_CONSIGNE:_ Prolongez l'entretien consacré à la formation et au style en danse, en reprenant juste après sa dernière phrase.

_EXTRAIT RETENU:_
'''
Vous avez fait vos classes à l'École de Danse. Lorsque vous regardez des danseurs d'autres compagnies, décelez-vous des différences de technique liées à la formation ?
Bien sûr, et même d'énormes différences. À commencer par le travail du dos qu'on peut trouver en Russie ou dans l'école cubaine. On m'a dit beaucoup de choses sur mon dos à l'École de danse mais clairement pas les bonnes. J'ai finalement beaucoup plus appris et travaillé mon dos une fois dans le corps de ballet. C'est en regardant des danseurs invités à l'Opéra que j'ai pris conscience de cela. Je me souviens en particulier de l'entrée sur scène d'un des frères Bubenicek : sa tenue de dos était telle qu'on aurait cru impossible de le faire bouger. Et cela sans rigidité, car ce danseur était à la fois souple, fluide et très rapide. Pour être honnête, à l'Opéra, certaines personnes sont tout de même attentives au dos, en particulier Jean-Guillaume Bart ou, de façon différente, Gilles Isoar, mais ce n'est pas à l'École de danse qu'on m'a sensibilisé à ça… Au-delà de ce point très précis, je pense par ailleurs qu'on ne nous laisse pas suffisamment la possibilité de nous lancer dans la technique et que les choses difficiles sont abordées trop tard. On a tendance à trop suivre l'adage : "Mieux valent deux pirouettes propres que cinq ratées !". Or les danseurs qui tournent aujourd'hui dans le monde entier faisaient déjà cinq ou six pirouettes quand ils étaient très jeunes. Ces pirouettes étaient sans doute parfois un peu sales, mais ils ont appris à les placer. Attendre de faire parfaitement deux tours avant d'essayer un troisième c'est fatalement du temps perdu et, au bout du compte, on n'a pas appris à tourner.
Et le style…
Heureusement pour nous, notre formation à l'École de danse reste encore très attachée au style et à la qualité du mouvement, lequel représente pour moi l'essentiel de la danse. Par ailleurs, lorsqu'il m'arrive d'assister à des galas de solistes internationaux ou tout simplement d'aller voir d'autres compagnies qui tournent en France, j'ai l'impression que tout un pan du monde de la danse se dirige vers une virtuosité quelque peu stérile. Ma seule envie est alors de dire que, dans le secteur de la gymnastique ou même dans certaines danses de rue, les interprètes parviennent à surpasser en spectaculaire et en rapidité ce que font ces danseurs. Or je ne suis pas certain du tout que ce côté spectaculaire soit ce qui doive définir un danseur. Suivis par un public très friand de démonstrations, de nombreux interprètes accordent trop d'importance à ce qui est un moyen et non une fin en soi. L'essence de la danse, c'est le style, avec ce que cela comprend comme variété de nuances jusqu'au swing. Fred Astaire, à ce titre, est l'interprète que je placerais en tête des danseurs classiques que j'admire. Pour moi il définit mieux que quiconque le mot "danse". Je le regarde faire deux pas, et j'ai déjà envie de danser…
Le brio d'une technique n'est-il pas parfois ennemi du style ?
'''
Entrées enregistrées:
'''
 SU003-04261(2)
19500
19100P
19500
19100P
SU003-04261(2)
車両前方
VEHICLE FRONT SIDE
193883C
'''
'''
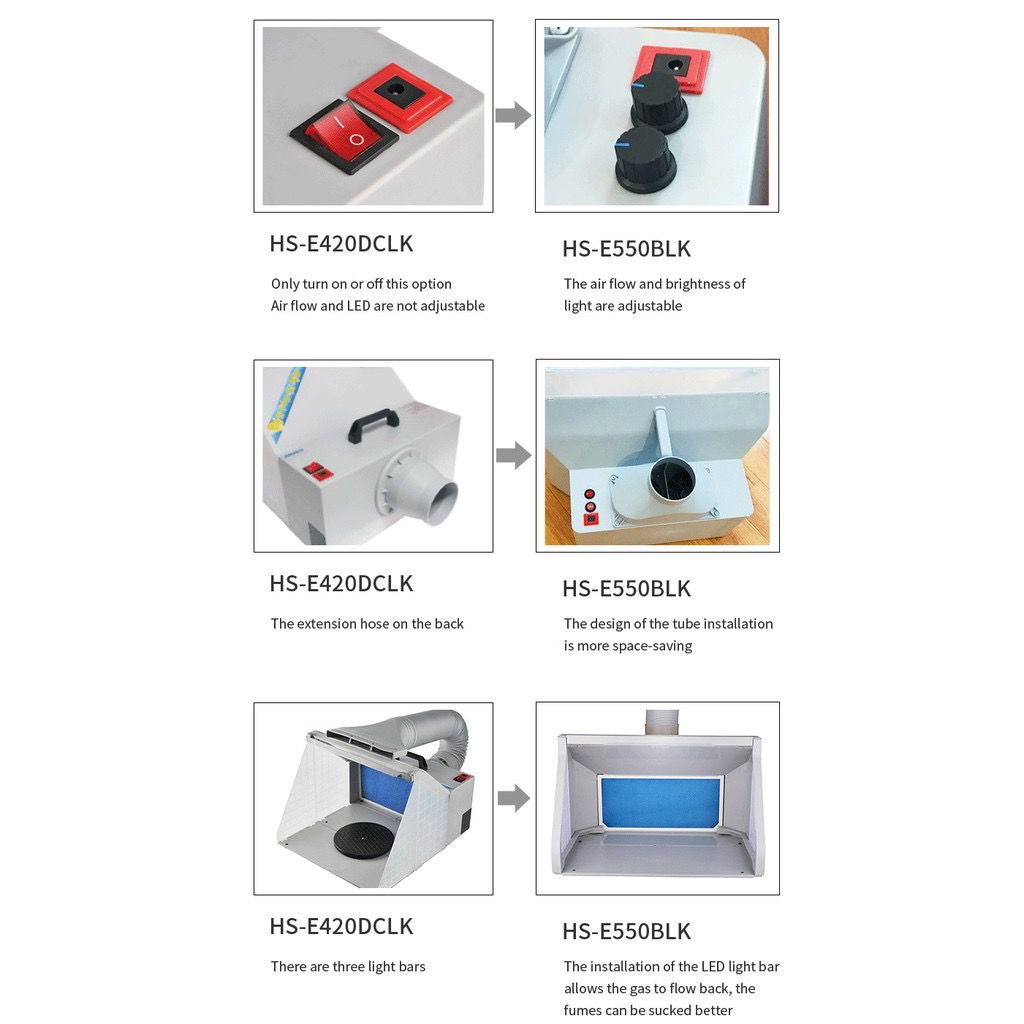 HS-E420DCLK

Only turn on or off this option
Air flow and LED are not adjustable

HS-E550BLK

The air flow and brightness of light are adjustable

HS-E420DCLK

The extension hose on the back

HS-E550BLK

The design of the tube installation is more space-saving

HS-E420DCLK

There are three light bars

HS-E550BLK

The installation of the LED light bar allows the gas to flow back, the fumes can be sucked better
'''
'''
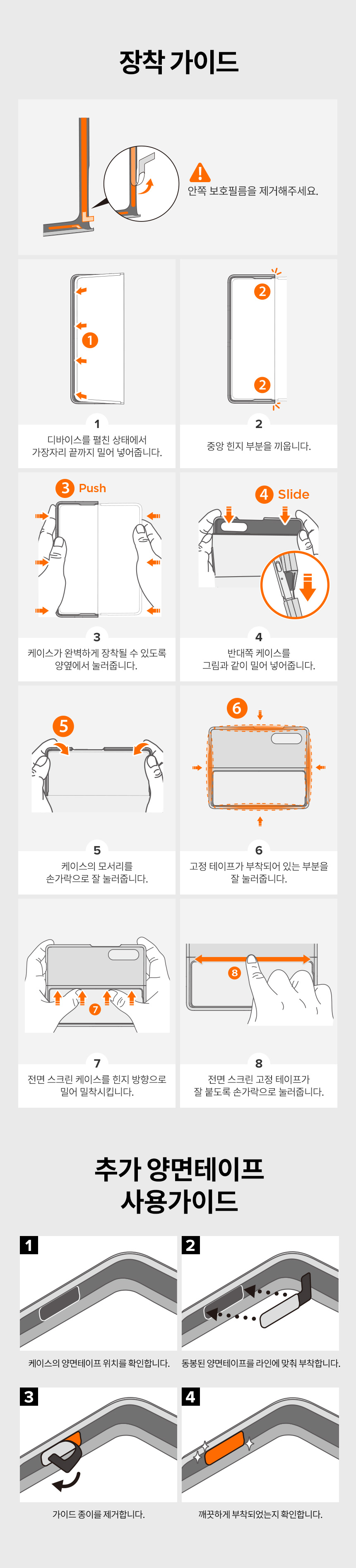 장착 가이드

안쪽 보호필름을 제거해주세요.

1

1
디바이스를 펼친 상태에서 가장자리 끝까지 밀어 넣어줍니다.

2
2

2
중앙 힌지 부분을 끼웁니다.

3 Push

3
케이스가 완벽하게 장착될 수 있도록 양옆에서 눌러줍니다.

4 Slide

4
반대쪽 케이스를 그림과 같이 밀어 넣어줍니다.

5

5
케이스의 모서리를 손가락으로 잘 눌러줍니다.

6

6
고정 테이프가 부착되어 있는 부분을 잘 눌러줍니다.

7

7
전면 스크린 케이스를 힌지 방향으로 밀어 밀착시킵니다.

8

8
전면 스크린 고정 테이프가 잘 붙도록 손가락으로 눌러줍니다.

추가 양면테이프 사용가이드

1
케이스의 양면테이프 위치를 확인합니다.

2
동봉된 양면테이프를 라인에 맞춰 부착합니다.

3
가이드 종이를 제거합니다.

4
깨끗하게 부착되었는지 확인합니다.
'''
_RÉSULTAT:_
Il est tout à fait possible de faire cinq ou six tours avec style, et certains danseurs parviennent à allier les deux. Prenez le ballet Don Quichotte, que j'ai vu et revu dans différentes versions : un certain nombre de danseurs vont faire sur scène des trucs de ninjas et sept ou huit pirouettes, quand Carlos Acosta parvient, lui, à faire autant de tours, mais avec un style de malade. Ça danse, ça chaloupe… Je n'ai pas forcément envie de voir Carlos Acosta dans tous les rôles mais dans Don Quichotte, il danse exactement comme j'aime : relâché, avec du style, il y a du mouvement et un peu de swing. Tout cela avec une grosse technique !
Est-ce ce à quoi vous tendez ?
Bien sûr, et j'espère encore pouvoir progresser. Mais le temps passe vite. J'ai déjà 30 ans et je me rends compte que certaines limites se dessinent en avançant en âge. Mais parallèlement, un grand nombre d'autres espaces s'ouvrent aussi, et je les dois à la maturité.
Vous êtes entré dans le corps de ballet de l'Opéra en 2002 et vous avez été nommé Étoile en 2012. Lorsqu'on s'intéresse à votre évolution, on remarque qu'il vous a fallu attendre 5 ans pour passer de Sujet à Premier danseur. Comment avez-vous vécu cette période ?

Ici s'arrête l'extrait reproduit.